YOUR OBJECTIVE ▸
Retype the passage on the e-discovery cost estimator word for word, everything from "With the Predictive" down to "and valuable tool.".

(PROVIDED PASSAGE Opens)

Orange Legal, which offers a hosted e-discovery service, has recently come up with a useful tool that helps you estimate the cost of e-discovery.
With the Predictive Pricing Estimator, you go online and plug in the volume of electronic information to be considered, in gigabytes. You also indicate the number of people who may be reviewing the material. The total cost of e-discovery is then estimated, using common industry estimates for such elements as:
- Cost of document processing
- Time taken to review each document
- The cost of a reviewer's time
- Computer service or software charges
Many industry references are provided, justifying these estimates. The back-of-the-envelope calculation proceeds along EDRM lines, and considers the costs of analytics, processing, and review. In many cases, the underlying assumptions can be questioned for a given case environment. Nevertheless, this is a helpful and valuable tool.

(PROVIDED PASSAGE Closes)
(GIVEN ENTRIES Opens)

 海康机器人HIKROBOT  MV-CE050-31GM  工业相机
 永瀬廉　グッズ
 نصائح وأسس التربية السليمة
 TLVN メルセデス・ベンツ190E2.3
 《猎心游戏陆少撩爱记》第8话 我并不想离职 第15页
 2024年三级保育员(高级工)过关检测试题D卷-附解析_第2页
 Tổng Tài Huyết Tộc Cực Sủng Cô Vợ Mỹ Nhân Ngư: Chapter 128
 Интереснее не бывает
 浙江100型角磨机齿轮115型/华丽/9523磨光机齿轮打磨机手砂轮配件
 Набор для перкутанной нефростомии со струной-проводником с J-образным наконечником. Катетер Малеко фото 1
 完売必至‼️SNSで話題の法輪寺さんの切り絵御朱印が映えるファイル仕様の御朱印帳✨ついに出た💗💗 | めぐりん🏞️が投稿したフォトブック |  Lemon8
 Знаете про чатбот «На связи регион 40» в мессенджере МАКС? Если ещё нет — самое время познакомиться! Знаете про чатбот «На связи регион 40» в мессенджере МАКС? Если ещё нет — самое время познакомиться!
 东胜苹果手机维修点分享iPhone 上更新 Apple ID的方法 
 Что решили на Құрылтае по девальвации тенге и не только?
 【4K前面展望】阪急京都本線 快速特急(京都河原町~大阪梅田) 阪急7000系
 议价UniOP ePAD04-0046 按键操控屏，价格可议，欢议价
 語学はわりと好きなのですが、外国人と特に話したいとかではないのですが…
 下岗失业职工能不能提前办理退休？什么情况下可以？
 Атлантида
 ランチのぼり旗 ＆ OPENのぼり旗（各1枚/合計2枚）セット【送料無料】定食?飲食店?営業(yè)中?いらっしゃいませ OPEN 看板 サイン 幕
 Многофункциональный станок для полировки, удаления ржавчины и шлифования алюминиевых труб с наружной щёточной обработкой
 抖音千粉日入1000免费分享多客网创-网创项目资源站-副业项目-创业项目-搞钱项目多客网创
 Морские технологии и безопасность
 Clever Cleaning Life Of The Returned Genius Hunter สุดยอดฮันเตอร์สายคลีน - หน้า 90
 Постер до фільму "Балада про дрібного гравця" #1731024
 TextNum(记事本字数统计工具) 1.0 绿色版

(GIVEN ENTRIES Closes)

ANSWER FOR THIS EXERCISE ▸
With the Predictive Pricing Estimator, you go online and plug in the volume of electronic information to be considered, in gigabytes. You also indicate the number of people who may be reviewing the material. The total cost of e-discovery is then estimated, using common industry estimates for such elements as:
- Cost of document processing
- Time taken to review each document
- The cost of a reviewer's time
- Computer service or software charges
Many industry references are provided, justifying these estimates. The back-of-the-envelope calculation proceeds along EDRM lines, and considers the costs of analytics, processing, and review. In many cases, the underlying assumptions can be questioned for a given case environment. Nevertheless, this is a helpful and valuable tool.